LISTA DE TAREAS —
#1 Vuelve a escribir, del texto sobre el diseño de los hospitales, todo lo que va desde "Oliver Sacks es" hasta "su altura moral.".
#2 Traduce al inglés esta oración del texto sobre el diseño de los hospitales: "La humanización, así se llama, de las UCI disminuye las complicaciones y reduce la estancia media."
#3 Según el texto sobre el diseño de los hospitales, ¿qué aire se consideraba fundamental para la tuberculosis ósea y la pediátrica?

TEXTO SELECCIONADO —
:::::

El diseño de los hospitales siempre tuvo en cuenta las necesidades de los enfermos y, en particular, sus posibilidades terapéuticas. Eso tuvo mucha importancia en el XIX, cuando apenas había medicamentos y las enfermedades infecciosas, sobre todo la tuberculosis, dominaban la patología. La ventilación y la exposición lumínica se consideraban fundamentales para la tuberculosis respiratoria: el aire puro (ozonificado) de las alturas, y el aire salino para la ósea y la pediátrica.

Arropados con mantas, los enfermos de la Montaña Mágica debían respirar el sano frío de los Alpes en dosis terapéuticas mientras niños tendidos en tumbonas recibían el aire salino y yodado en el Sanatorio Marino de Gijón. Pero no solo los hospitales tuberculosos tenían un diseño especial: todos buscaban el efecto regenerador del aire puro adoptando una disposición pabellonal.

Hay dos áreas en los hospitales donde las pruebas son más sólidas en cuanto al diseño: las UCI y las unidades infantiles, sobre todo, las de neonatos y prematuros. Durante muchos años los pacientes que ingresaban en la UCI permanecían en espacios cerrados, sin luz natural, unidos al mundo solo por sus terapeutas y las muy limitadas visitas. Hoy se propone que sean lo más abiertas posible, además de que cada estancia o box tenga ventana. La humanización, así se llama, de las UCI disminuye las complicaciones y reduce la estancia media.

Oliver Sacks es muy conocido porque rescató del encierro cerebral a muchos pacientes que habían padecido una rara encefalitis. Está descrito en Despertares, que fue objeto de una película. Somos muchos los que disfrutamos con su prosa, su rigor científico, su capacidad divulgadora y su altura moral.

:::::

DATOS PROPORCIONADOS —
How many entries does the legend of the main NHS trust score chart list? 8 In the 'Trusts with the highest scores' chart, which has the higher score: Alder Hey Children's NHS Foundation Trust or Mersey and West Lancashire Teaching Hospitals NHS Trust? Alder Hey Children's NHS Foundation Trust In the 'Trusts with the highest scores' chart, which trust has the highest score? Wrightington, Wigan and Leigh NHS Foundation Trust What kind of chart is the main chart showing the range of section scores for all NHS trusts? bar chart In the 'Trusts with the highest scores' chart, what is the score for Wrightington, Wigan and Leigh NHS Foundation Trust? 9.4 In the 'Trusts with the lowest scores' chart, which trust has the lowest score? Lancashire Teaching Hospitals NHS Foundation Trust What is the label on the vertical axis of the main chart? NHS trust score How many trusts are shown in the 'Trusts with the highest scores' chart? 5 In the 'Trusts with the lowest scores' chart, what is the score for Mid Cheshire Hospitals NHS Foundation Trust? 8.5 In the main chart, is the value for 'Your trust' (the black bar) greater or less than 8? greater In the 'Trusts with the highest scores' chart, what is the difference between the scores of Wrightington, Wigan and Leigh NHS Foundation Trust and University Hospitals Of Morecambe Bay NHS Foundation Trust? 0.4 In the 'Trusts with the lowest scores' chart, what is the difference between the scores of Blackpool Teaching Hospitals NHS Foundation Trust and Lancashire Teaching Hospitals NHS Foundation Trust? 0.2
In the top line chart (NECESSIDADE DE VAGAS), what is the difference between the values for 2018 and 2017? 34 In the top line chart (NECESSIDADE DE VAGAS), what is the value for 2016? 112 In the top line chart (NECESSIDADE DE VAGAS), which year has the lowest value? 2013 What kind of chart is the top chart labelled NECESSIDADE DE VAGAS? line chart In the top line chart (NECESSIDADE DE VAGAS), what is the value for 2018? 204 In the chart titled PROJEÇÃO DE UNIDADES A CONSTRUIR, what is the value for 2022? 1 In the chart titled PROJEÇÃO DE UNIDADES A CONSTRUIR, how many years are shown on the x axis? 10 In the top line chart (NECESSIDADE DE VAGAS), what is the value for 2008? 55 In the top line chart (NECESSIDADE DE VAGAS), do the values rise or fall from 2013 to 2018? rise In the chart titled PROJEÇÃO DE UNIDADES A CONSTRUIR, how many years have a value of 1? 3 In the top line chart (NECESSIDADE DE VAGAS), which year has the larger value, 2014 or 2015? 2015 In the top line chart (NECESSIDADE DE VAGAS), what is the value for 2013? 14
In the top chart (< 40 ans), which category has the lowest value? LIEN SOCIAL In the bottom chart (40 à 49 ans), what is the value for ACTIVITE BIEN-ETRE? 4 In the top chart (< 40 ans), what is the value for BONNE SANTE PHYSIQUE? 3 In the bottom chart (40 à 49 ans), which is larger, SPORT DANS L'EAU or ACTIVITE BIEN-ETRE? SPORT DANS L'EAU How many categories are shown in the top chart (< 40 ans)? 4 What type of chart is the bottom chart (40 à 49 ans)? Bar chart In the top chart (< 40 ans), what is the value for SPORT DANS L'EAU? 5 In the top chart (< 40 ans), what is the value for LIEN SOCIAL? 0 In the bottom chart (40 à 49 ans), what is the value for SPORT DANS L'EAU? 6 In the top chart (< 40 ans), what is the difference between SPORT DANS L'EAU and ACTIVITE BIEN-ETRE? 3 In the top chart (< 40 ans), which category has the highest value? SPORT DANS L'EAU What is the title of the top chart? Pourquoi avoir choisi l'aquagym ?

:::::

SOLUCIONES PROPUESTAS —
#1
Oliver Sacks es muy conocido porque rescató del encierro cerebral a muchos pacientes que habían padecido una rara encefalitis. Está descrito en Despertares, que fue objeto de una película. Somos muchos los que disfrutamos con su prosa, su rigor científico, su capacidad divulgadora y su altura moral.

#2 The humanization, as it is called, of ICUs decreases complications and reduces the average length of stay.

#3 El aire salino.